====== Data in this exercise ======

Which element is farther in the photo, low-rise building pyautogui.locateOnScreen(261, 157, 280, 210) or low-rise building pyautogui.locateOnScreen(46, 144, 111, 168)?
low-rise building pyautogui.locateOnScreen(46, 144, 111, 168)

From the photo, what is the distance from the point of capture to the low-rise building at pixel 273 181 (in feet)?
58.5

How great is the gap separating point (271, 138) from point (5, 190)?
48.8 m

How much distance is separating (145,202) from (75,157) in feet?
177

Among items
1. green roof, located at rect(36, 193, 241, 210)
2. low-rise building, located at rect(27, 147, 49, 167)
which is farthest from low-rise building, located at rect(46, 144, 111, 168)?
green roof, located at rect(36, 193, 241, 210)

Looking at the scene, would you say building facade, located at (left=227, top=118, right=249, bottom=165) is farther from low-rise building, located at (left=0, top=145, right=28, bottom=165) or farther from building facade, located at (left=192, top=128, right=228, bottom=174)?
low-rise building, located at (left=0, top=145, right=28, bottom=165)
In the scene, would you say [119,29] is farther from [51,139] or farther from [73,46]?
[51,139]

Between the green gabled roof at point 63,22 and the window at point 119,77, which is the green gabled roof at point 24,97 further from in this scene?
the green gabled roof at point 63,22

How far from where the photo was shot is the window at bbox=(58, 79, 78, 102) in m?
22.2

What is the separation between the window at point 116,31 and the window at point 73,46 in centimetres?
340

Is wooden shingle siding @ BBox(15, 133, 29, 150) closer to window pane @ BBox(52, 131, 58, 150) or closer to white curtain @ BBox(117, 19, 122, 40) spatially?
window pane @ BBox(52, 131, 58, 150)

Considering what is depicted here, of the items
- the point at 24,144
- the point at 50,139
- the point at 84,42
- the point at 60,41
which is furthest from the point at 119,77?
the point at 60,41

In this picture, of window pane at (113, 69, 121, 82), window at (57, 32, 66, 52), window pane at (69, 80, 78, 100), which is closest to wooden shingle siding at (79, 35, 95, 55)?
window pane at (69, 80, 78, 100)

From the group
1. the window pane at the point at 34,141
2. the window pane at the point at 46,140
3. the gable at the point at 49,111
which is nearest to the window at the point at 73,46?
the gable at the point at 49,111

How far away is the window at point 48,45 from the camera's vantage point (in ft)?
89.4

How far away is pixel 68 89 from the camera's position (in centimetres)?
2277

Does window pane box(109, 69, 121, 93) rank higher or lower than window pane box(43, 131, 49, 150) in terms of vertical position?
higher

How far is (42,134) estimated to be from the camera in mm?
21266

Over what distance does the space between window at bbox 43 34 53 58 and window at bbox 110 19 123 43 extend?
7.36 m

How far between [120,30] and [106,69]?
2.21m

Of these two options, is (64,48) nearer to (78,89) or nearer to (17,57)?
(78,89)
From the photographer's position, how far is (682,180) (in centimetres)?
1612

======

What is asked: Reproduce the items word for word, from the line that contains "Over what distance" through the last line of the items, with both ends included.

Answer below:
Over what distance does the space between window at bbox 43 34 53 58 and window at bbox 110 19 123 43 extend?
7.36 m

How far between [120,30] and [106,69]?
2.21m

Of these two options, is (64,48) nearer to (78,89) or nearer to (17,57)?
(78,89)
From the photographer's position, how far is (682,180) (in centimetres)?
1612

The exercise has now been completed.